Non c’è una soluzione migliore tra le due prospettate, semplicemente è bene fare delle simulazioni calcolando quanto si pagherebbe in entrambe le ipotesi. Chi ha un reddito elevato sicuramente potrà trovare più conveniente utilizzare la tassazione sostitutiva.
Casi particolari
Cosa succede se il venditore sta usufruendo delle detrazioni per ristrutturazione?
Si è visto che, nel determinare la base imponibile della tassazione delle plusvalenze immobiliari, tra i costi deducibili, che quindi riducono la base imponibile, vi sono quelli relativi alle ristrutturazioni edilizie.
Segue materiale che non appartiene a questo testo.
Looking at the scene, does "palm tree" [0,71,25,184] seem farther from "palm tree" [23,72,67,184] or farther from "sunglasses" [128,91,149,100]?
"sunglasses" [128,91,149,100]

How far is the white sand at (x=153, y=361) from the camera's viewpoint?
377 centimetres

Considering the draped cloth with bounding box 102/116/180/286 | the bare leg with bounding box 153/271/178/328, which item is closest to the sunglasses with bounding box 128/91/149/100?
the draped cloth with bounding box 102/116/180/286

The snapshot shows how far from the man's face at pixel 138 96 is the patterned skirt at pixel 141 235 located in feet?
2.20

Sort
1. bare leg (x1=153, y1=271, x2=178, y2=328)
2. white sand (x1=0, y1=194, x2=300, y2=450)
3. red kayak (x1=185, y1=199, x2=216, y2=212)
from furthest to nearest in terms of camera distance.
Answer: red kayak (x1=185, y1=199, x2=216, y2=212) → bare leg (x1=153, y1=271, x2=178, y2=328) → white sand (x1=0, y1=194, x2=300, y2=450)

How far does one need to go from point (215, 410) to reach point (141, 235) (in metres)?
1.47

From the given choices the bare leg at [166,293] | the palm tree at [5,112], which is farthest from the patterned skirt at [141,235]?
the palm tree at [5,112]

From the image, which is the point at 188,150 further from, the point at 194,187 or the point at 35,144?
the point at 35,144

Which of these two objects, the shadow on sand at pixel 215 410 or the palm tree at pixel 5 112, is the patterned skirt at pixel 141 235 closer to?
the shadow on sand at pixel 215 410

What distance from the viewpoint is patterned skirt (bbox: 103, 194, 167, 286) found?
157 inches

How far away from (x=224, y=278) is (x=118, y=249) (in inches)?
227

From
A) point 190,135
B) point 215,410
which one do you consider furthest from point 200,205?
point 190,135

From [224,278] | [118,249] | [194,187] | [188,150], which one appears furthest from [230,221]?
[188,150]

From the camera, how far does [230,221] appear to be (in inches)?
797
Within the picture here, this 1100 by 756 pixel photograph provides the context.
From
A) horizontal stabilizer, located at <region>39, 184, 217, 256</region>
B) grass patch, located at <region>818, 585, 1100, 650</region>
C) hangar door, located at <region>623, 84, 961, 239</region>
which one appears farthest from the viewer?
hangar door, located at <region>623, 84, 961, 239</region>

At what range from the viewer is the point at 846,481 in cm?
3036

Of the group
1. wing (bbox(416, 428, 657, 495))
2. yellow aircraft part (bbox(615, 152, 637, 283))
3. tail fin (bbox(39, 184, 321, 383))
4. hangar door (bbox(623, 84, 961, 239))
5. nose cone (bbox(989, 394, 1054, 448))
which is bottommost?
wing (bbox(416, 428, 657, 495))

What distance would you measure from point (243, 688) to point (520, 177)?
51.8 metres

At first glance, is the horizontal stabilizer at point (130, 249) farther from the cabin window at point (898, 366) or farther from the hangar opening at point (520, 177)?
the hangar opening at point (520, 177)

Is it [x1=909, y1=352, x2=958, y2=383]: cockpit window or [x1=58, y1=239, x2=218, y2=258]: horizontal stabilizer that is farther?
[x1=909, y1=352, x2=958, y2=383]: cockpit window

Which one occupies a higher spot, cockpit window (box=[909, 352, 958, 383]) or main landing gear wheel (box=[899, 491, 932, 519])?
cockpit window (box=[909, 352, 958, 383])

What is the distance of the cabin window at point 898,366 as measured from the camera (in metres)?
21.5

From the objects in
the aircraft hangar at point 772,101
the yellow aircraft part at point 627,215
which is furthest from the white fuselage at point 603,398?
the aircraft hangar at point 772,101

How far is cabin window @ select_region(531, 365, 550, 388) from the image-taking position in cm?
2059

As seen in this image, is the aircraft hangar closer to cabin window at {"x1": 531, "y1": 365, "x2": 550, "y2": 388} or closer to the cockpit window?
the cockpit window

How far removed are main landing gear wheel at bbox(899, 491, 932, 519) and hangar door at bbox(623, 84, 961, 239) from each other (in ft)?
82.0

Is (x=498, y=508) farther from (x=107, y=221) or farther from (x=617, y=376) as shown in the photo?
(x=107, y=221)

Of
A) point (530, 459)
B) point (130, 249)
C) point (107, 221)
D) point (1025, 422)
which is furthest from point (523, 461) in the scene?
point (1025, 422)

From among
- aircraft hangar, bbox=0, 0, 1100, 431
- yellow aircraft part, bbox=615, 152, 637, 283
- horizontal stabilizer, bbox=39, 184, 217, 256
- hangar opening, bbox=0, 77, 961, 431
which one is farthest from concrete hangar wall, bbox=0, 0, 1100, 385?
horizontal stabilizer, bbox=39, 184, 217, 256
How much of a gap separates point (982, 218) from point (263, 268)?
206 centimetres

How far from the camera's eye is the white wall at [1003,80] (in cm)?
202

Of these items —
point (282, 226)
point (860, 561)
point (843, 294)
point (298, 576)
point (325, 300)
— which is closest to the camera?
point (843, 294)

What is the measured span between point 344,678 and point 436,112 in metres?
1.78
La normativa prevede che le quote di detrazioni non ancora fruite dal venditore (ricordiamo che in passato in caso i ristrutturazione le detrazioni venivano utilizzate in compensazione Irpef in 10 rate annuali) siano trasmesse all’acquirente. Le parti possono però accordarsi diversamente, ovviamente potrebbero esserci delle variazioni di prezzo in base al fatto che le parti decidano o meno di trasferire le detrazioni ancora spettanti.
In poche parole, se il venditore ristruttura casa, ottiene le detrazioni, nel momento in cui vende può ottenere il vantaggio fiscale di una minore plusvalenza perché il valore della ristrutturazione viene sommato al costo di acquisto/costruzione, a questo punto però il vantaggio fiscale viene trasferito all’acquirente. Se l’acquirente per vari motivi non vuole avvantaggiarsi di queste detrazioni fiscali, le parti possono diversamente accordarsi.
Sono possibili accertamenti fiscali?
Si è detto che la tassazione delle plusvalenze viene applicata alla differenza tra prezzo di acquisto o di costruzione e prezzo successivo di vendita. Nel caso in cui le parti concordino un prezzo ritenuto sospetto da parte dell’Agenzia delle Entrate potrebbero esserci dei controlli fiscali.
Nel caso in cui il venditore abbia scelto la tassazione Irpef ordinaria i termini per l’accertamento sono entro il 31 dicembre del quinto anno successivo al momento della presentazione della dichiarazione Irpef. Nel caso di omessa presentazione della dichiarazione dei redditi, il termine è il 31 dicembre del settimo anno successivo rispetto a quello nel quale il contribuente avrebbe dovuto presentare la dichiarazione.